• [Passage shown]:
_____
A certain weioght of pure `CaCO_(3)` is made to react completely with 200mL of a HCl solution to given 227mL of `CO_(2)` gas at STP. The notmality of the HCl` solution is :

To find the normality of the HCl solution that reacted with calcium carbonate (CaCO₃) to produce carbon dioxide (CO₂), we can follow these steps: ### Step 1: Write the balanced chemical equation The reaction between calcium carbonate and hydrochloric acid can be represented as: \[ \text{CaCO}_3 + 2 \text{HCl} \rightarrow \text{CaCl}_2 + \text{H}_2\text{O} + \text{CO}_2 \] ### Step 2: Calculate the moles of CO₂ produced At STP (Standard Temperature and Pressure), 1 mole of gas occupies 22.4 liters (or 22400 mL). Given that 227 mL of CO₂ was produced, we can calculate the moles of CO₂: \[ \text{Moles of CO}_2 = \frac{\text{Volume of CO}_2 \text{ (in mL)}}{22400 \text{ mL/mol}} = \frac{227}{22400} \approx 0.0101 \text{ moles} \] ### Step 3: Determine the moles of HCl required From the balanced equation, we see that 1 mole of CO₂ is produced from 2 moles of HCl. Therefore, the moles of HCl required can be calculated as: \[ \text{Moles of HCl} = 2 \times \text{Moles of CO}_2 = 2 \times 0.0101 \approx 0.0202 \text{ moles} \] ### Step 4: Calculate the normality of the HCl solution Normality (N) is defined as the number of equivalents of solute per liter of solution. For HCl, which is a monoprotic acid (it donates one proton), the number of equivalents is equal to the number of moles. The volume of the HCl solution used is 200 mL, which is equivalent to 0.200 L. Thus, the normality can be calculated as: \[ \text{Normality} = \frac{\text{Number of equivalents}}{\text{Volume of solution in L}} = \frac{0.0202 \text{ moles}}{0.200 \text{ L}} = 0.101 \text{ N} \approx 0.1 \text{ N} \] ### Final Answer The normality of the HCl solution is approximately **0.1 N**. ---
_____
• [Excerpted data]:
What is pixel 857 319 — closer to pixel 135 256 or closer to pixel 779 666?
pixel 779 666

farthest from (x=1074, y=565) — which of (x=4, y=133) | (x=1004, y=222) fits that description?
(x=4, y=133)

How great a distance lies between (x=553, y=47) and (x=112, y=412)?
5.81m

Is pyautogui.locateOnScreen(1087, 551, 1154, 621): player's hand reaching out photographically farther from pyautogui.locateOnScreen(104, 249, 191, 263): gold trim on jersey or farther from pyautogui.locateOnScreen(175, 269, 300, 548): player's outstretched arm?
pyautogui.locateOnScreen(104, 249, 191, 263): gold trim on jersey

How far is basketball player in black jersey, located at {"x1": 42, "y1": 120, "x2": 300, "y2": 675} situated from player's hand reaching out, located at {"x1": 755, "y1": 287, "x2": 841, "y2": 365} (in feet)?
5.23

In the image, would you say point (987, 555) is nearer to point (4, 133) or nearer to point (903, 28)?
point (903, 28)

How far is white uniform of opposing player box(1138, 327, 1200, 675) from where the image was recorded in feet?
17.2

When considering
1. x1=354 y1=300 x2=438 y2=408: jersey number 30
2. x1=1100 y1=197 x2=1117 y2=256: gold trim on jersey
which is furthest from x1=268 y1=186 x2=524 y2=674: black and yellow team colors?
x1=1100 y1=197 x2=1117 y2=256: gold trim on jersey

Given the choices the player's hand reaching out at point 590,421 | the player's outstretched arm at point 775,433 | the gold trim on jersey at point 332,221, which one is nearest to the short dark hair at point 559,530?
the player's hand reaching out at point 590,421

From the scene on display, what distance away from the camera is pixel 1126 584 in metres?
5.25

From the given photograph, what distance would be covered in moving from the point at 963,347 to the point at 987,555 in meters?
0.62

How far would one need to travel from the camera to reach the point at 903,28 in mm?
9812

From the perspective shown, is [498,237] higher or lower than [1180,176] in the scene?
_____
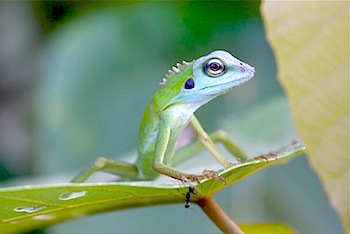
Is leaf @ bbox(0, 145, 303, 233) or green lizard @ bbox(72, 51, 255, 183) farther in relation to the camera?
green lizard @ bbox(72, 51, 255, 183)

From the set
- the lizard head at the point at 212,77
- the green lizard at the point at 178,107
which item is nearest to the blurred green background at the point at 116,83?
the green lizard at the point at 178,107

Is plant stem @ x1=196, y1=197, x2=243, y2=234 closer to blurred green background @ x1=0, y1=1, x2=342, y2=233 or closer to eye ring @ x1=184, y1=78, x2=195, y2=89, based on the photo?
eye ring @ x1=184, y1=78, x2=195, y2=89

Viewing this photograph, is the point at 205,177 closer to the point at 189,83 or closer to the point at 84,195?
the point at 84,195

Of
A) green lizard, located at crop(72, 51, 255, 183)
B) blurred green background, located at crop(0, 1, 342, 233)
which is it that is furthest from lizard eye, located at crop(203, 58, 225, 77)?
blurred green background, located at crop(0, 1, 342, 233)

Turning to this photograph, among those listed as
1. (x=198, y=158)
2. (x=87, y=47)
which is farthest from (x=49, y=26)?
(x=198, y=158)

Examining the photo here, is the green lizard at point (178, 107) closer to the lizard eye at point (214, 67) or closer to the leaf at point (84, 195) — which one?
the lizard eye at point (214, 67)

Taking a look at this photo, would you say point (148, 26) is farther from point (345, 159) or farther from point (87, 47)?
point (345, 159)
_____
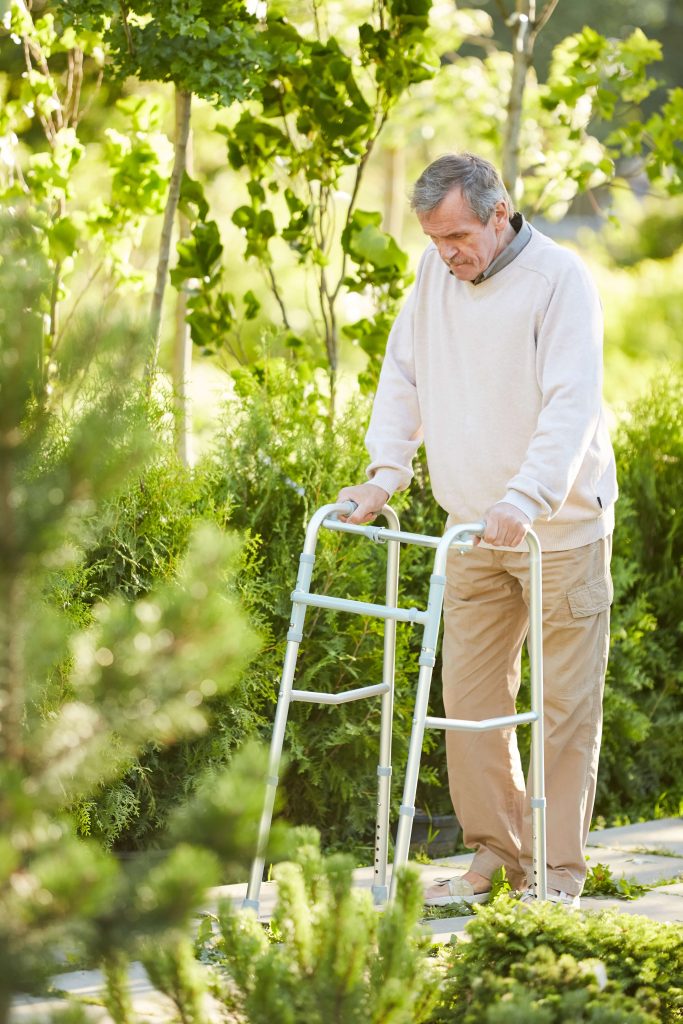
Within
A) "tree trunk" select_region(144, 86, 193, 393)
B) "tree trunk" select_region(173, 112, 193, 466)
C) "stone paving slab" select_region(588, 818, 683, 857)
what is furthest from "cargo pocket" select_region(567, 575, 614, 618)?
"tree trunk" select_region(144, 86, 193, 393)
_____
• [Complete the following]:
1. Answer these questions from the passage on HCl normality:
(a) At STP, what volume does one mole of gas occupy?
(b) Which products form besides CO₂ in the balanced equation?
(c) What normality does the passage give as its final answer?
2. Collect every line of the records that contains the string "bbox". Case counts.

• [Solutions to the exercise]:
1.
(a) 22.4 liters (22400 mL)
(b) CaCl₂ and H₂O
(c) Approximately 0.1 N

2.
Is leaf @ bbox(0, 145, 303, 233) or green lizard @ bbox(72, 51, 255, 183) farther in relation to the camera?
green lizard @ bbox(72, 51, 255, 183)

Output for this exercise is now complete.